One of the primary concerns was the absence of key institutional structures necessary for compliance. For instance, the Legal Charter Council had not yet been formed, and the Legal Sector Transformation Fund where legal entities were required to make specific donations, had also not been established. These uncertainties left many legal firms in a difficult position, unsure about how to meet the new requirements.
Legal Sector Steering Committee engagement
Recognising these challenges, the Legal Sector Steering Committee held an engagement session with industry stakeholders on 4 February 2025 to clarify the implementation of the Legal Sector Code.
During this session, it was confirmed that any Legal Sector Measured Entity (LSME) whose financial year had already commenced before the publication date of the Codes, being 20 September 2024, still had to be measured under the Revised Codes of Good Practice (the so-called General B-BBEE Codes).
This means that entities with financial years ending between September 2024 to August 2025 will be allowed to be measured under the Revised Codes of Good Practice once more.
For example, measured entities with a February 2025 financial year-end, will be measured under the Revised Codes of Good Practice.
This is serious backtracking and a very poor attempt at conciliation.
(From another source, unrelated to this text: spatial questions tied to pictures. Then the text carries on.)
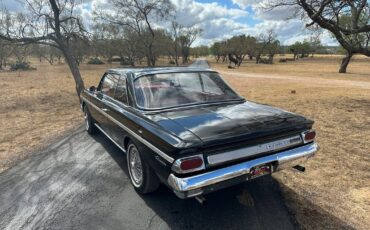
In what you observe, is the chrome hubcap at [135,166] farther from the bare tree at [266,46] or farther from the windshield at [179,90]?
the bare tree at [266,46]

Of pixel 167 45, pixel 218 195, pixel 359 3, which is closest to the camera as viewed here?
pixel 218 195

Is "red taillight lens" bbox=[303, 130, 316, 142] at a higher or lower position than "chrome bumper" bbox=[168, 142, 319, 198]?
higher

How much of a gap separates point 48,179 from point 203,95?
8.58 ft

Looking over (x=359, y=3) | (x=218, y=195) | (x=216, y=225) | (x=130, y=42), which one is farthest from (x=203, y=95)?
(x=130, y=42)

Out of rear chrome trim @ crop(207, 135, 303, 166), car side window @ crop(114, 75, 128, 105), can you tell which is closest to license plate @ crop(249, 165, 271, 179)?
rear chrome trim @ crop(207, 135, 303, 166)

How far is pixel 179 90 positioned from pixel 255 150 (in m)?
1.53

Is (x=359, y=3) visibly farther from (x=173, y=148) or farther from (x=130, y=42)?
(x=130, y=42)

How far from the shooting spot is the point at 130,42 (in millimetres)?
38562

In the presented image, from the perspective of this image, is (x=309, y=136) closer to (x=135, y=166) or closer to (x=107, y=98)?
(x=135, y=166)

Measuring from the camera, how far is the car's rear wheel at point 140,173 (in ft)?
11.6

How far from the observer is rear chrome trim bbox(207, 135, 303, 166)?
2875 mm

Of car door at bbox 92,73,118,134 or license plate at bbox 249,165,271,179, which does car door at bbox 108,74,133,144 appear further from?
license plate at bbox 249,165,271,179

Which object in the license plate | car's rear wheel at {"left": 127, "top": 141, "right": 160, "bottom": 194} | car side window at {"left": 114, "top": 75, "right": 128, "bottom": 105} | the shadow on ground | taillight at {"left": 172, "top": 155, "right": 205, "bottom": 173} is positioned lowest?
the shadow on ground

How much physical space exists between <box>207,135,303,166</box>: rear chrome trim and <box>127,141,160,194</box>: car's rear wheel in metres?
0.96
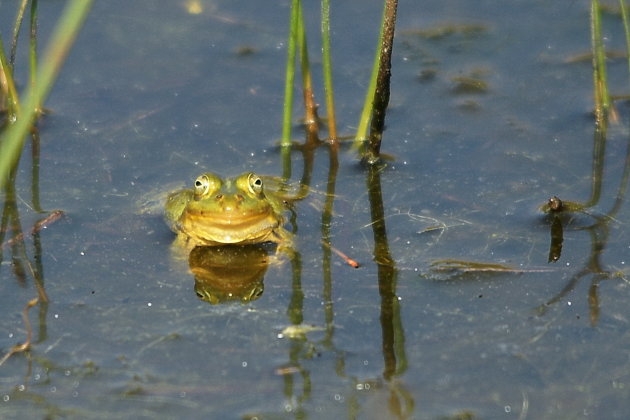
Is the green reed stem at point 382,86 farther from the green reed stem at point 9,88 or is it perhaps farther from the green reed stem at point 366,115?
the green reed stem at point 9,88

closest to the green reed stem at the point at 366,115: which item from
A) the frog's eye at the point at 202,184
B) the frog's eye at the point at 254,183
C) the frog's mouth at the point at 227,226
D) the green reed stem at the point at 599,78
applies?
the frog's eye at the point at 254,183

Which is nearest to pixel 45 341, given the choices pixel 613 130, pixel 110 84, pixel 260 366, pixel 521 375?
pixel 260 366

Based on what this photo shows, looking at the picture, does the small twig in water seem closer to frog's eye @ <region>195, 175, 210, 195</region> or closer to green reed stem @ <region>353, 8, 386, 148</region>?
frog's eye @ <region>195, 175, 210, 195</region>

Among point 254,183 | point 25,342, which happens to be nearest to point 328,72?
point 254,183

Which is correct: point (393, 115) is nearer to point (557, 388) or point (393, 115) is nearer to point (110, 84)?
point (110, 84)

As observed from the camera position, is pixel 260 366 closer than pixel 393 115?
Yes
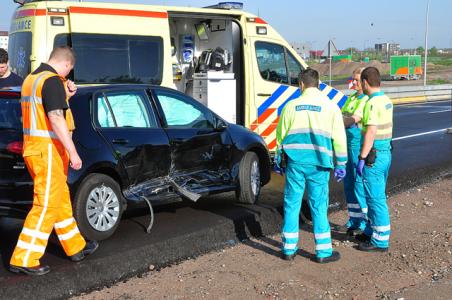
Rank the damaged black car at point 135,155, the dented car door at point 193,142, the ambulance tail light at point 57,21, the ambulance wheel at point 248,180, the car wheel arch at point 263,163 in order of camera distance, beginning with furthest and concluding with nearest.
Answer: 1. the ambulance tail light at point 57,21
2. the car wheel arch at point 263,163
3. the ambulance wheel at point 248,180
4. the dented car door at point 193,142
5. the damaged black car at point 135,155

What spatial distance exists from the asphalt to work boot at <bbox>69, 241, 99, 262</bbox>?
0.18ft

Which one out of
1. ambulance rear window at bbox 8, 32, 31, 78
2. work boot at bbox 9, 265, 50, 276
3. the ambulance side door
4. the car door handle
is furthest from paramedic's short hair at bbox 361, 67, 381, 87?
ambulance rear window at bbox 8, 32, 31, 78

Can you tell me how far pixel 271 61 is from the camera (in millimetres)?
9766

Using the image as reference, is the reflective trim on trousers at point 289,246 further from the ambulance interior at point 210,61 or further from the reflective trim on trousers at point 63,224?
the ambulance interior at point 210,61

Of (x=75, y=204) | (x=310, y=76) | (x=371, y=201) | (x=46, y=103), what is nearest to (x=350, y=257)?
(x=371, y=201)

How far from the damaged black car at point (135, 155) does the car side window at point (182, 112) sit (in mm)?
12

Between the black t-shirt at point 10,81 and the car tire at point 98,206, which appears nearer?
the car tire at point 98,206

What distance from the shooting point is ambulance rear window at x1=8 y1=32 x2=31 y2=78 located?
787 cm

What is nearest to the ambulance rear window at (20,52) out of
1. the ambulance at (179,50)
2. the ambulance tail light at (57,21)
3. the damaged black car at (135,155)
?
the ambulance at (179,50)

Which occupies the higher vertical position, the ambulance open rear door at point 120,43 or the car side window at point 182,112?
the ambulance open rear door at point 120,43

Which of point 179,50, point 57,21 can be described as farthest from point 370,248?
point 179,50

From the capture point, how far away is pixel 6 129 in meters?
5.28

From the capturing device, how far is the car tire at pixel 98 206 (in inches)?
208

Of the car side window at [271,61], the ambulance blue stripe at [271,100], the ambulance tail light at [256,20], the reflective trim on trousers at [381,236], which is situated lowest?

Again the arrogance is alarming. We'll give you about nothing and in exchange you'll do what we tell you to do even though the structures that are vital to comply aren't in place. And then probably saying you'll get used to it and like it and implement it.
Things are not going well with this type of legislating. The South African and the Orange Moron are decrying our redress policies. It seems that the catalyst was Cyril gazetting (again extreme anc arrogance) the Expropriation Act. This wasn't agreed to with other GNU partners and he went ahead because he is too weak and arrogant to figure out he's answerable to a country and his GNU partners. Now South Africa is gaining unnecessary attention. We can do what we want as as a sovereign country. But the attention we are getting is not good for us. It is getting so bad that Cyril ends up calling Mush to explain the expropriation act.
It would be one thing if these so-called empowerment policies had actually benefited the economy and the people. Cyril could easily defend it under those circumstances. But it has denuded the country, stripped us of resources and impoverished every one, except a very small number of people.
And this is why the legal challenge is so important. It's a barometer with the business sector saying we have had enough.
Takes balls to listen Cyril. I don't know where you left yours.